Individuals may provide consent to a company on how it can use or process their personal information
In the context of data privacy, consent defines the clear and explicit permission obtained by a company to process or use an individual’s personal information. When an individual provides consent, they should clearly understand why and how a company will use their personal information. Consent must be explicit, in that the company provides clear and unambiguous consent agreements and clear ways for individuals to withdrawal consent.
The GDPR provides a clear definition of consent with: “‘consent’ of the data subject means any freely given, specific, informed and unambiguous indication of the data subject’s wishes by which he or she, by a statement or by a clear affirmative action, signifies agreement to the processing of personal data relating to him or her”.
What are the Key Considerations for Consent?

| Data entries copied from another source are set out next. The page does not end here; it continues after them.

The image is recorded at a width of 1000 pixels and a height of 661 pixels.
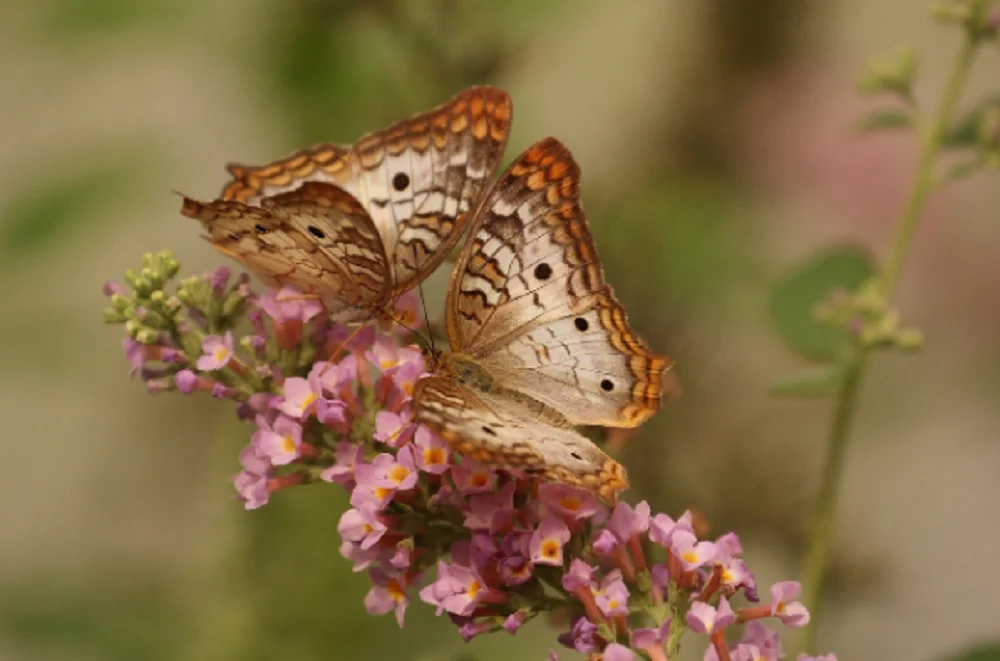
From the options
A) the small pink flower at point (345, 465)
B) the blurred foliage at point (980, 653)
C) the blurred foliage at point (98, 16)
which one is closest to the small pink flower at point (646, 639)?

- Organizations need to clearly ask for and define what individual’s consent allows. Organizations should not use pre-checked boxes and should provide consent options for all uses of their information. In addition, they need to provide simple options for individuals to withdraw their consent.
- Organizations need to specifically record how and when consent was gained and what information was presented to the individual.
- Organizations need to actively manage consents and process consent updates as rapidly as possible. They should not reduce service for individuals who have reduced or withdrawn consent.
What are some examples of how consent is obtained and withdrawn?
- Very conspicuous opt-out links in emails.
- Obvious notices on web pages to accept cookies.
- Selection boxes that must be checked registration forms to allow further communications.